3. Randolph-Sheppard Disputes:
Another critical function of the current commission board relates to the dispute resolution process for complaints brought under the Randolph-Sheppard blind vending program. Under current law, the commission board reviews the findings of an administrative law judge and renders final agency action on behalf of the commission. Section I of the executive order states in part:
E. Any authority, powers, duties and functions relative to final agency decisions for cases arising under the Randolph-Sheppard Act, 20 U.S.C. 107 to 107f, the Rehabilitation Act of 1973, Public Law 93-112, as amended, 29 U.S.C. 732, and the Blind and Visually Disabled Persons Act, 1978 PA 260, MCL 393.351 to MCL 393.369, are transferred from the Commission for the Blind to the Director of the Department of Licensing and Regulatory Affairs.
We strongly recommend that the governor instruct the director of LARA to delegate the authority to render final agency action related to Randolph-Sheppard disputes to the advisory commission.

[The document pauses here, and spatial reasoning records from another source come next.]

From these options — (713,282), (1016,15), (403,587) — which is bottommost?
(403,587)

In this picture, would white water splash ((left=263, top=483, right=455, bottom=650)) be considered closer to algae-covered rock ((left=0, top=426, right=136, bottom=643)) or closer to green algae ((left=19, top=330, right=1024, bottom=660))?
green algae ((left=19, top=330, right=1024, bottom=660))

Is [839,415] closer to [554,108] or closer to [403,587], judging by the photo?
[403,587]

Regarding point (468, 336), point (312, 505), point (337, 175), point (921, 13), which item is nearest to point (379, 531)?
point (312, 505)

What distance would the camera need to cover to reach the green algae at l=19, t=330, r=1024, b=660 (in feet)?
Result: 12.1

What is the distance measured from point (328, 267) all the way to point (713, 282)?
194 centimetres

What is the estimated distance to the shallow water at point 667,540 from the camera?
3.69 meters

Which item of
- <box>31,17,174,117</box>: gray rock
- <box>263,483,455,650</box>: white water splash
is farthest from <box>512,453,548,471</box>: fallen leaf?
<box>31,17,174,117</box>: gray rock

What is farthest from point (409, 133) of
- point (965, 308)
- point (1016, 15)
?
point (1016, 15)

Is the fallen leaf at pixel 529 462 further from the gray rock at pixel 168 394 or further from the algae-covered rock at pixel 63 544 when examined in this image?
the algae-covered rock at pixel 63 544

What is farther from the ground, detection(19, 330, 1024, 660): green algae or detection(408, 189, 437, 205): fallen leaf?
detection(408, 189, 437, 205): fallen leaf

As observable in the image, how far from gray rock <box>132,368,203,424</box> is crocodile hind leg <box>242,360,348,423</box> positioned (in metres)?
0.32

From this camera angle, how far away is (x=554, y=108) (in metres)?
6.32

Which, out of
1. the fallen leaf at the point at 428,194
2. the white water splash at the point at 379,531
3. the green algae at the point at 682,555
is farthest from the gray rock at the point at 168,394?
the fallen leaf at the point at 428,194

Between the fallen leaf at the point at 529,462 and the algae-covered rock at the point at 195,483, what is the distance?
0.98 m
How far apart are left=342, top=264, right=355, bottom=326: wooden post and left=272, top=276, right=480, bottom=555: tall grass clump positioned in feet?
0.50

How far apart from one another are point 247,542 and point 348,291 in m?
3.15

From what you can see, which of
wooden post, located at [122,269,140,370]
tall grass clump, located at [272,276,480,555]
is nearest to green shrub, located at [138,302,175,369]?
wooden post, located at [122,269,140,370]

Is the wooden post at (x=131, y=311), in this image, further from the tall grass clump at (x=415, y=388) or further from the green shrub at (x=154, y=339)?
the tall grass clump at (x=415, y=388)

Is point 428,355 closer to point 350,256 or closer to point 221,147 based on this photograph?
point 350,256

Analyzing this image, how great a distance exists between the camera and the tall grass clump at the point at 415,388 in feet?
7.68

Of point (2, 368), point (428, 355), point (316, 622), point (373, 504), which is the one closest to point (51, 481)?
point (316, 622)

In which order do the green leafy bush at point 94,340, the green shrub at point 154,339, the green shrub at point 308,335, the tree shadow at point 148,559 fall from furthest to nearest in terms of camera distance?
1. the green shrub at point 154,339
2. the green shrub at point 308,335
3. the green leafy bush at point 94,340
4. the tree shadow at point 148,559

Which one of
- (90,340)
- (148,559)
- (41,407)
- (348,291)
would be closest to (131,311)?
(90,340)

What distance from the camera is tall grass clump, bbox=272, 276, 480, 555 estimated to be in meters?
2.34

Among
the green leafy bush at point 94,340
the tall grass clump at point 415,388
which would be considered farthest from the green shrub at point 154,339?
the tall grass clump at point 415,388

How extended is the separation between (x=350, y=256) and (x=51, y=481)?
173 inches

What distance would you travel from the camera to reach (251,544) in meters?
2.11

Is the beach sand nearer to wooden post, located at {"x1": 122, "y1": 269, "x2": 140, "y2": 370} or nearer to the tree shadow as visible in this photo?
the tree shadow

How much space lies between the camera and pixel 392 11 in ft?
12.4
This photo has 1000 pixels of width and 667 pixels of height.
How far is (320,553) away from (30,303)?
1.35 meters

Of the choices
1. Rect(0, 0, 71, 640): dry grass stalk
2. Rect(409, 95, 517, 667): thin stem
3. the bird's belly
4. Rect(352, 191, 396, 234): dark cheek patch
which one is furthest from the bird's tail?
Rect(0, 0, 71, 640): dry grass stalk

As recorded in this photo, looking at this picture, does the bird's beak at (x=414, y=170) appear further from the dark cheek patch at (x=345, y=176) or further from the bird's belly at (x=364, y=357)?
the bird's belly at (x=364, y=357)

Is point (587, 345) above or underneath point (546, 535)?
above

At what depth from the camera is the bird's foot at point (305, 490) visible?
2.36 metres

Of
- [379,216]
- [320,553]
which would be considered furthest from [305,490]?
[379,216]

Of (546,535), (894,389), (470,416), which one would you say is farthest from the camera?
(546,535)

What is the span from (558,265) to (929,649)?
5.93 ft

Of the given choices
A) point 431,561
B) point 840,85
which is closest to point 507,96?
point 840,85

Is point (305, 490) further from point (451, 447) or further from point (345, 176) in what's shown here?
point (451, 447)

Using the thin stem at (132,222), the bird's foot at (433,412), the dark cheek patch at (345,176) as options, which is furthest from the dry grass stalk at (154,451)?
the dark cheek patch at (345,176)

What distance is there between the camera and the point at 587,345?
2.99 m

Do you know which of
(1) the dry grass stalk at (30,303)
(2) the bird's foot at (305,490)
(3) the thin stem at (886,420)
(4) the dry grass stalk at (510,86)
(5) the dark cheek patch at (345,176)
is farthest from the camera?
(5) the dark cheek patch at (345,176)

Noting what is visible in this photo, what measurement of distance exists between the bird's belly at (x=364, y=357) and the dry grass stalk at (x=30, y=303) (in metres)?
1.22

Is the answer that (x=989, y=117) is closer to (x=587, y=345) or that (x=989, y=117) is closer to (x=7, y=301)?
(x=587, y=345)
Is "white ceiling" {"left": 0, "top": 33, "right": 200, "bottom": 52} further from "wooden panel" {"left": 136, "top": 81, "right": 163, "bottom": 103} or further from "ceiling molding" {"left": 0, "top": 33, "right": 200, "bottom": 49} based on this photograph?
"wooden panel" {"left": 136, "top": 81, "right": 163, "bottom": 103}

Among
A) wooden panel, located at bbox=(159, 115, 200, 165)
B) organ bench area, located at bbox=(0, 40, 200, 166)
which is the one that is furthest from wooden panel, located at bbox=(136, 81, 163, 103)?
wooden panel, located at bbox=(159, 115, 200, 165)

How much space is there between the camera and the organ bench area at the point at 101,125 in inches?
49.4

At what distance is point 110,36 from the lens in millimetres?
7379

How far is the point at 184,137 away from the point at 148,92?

4. State Rehabilitation Council:
Under current law, the consumer-controlled commission board carries out the functions of the State Rehabilitation Council. The executive order sets up a single State Rehabilitation Council to serve both the general agency and the agency for the blind made up of 17 persons, a majority of whom must be persons with a disability. Unlike the commission, there is no requirement that any of these individuals must be blind. This is a troubling reduction in representation in the policy-making and oversight activities of the agency for the blind. We strongly recommend that the governor instruct the director of LARA to constitute a separate State Rehabilitation Council for the Bureau of Services for Blind Persons.